Extract provided:
The thick, crimson blood poured slowly over his upper lip, and it eagerly tried to find its way into his now parted mouth. He breathed nervously, panting quickly and harshly as the panic started to take root in his tiny little gut; in doing so, tiny flecks of blood flew towards me. Even though I tried, I couldn’t escape their trajectory. For a moment, I felt like a field medic coaching a fallen soldier as the blood started to stain both his hands and mine. Cars whizzed by us like fighter jets from above unaware of the firsthand carnage we were being dealt on the ground below. The sun, also oblivious to our cause, faintly lit the sky across a horizon littered with cornfields. Impatiently, it threatened to resign for the night taking with it the only light I had left to address my patient’s needs.
His eyes met mine.
The terror in them was real.
He had been here before.
He knew the drill.
He was a seasoned soldier.
“Will it stop?” he questioned. But, he knew the answer. He didn’t need me to tell him.
“Yes, Teddy. It always does. You’re going to pull through this, son. I have faith in you.” Sometimes, I can’t help but act just as dramatic as he does.

Stored data:
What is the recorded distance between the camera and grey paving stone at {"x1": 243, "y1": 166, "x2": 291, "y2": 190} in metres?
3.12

Exercise:
In the passage about Teddy, what is the horizon littered with?

Answer area:
Cornfields.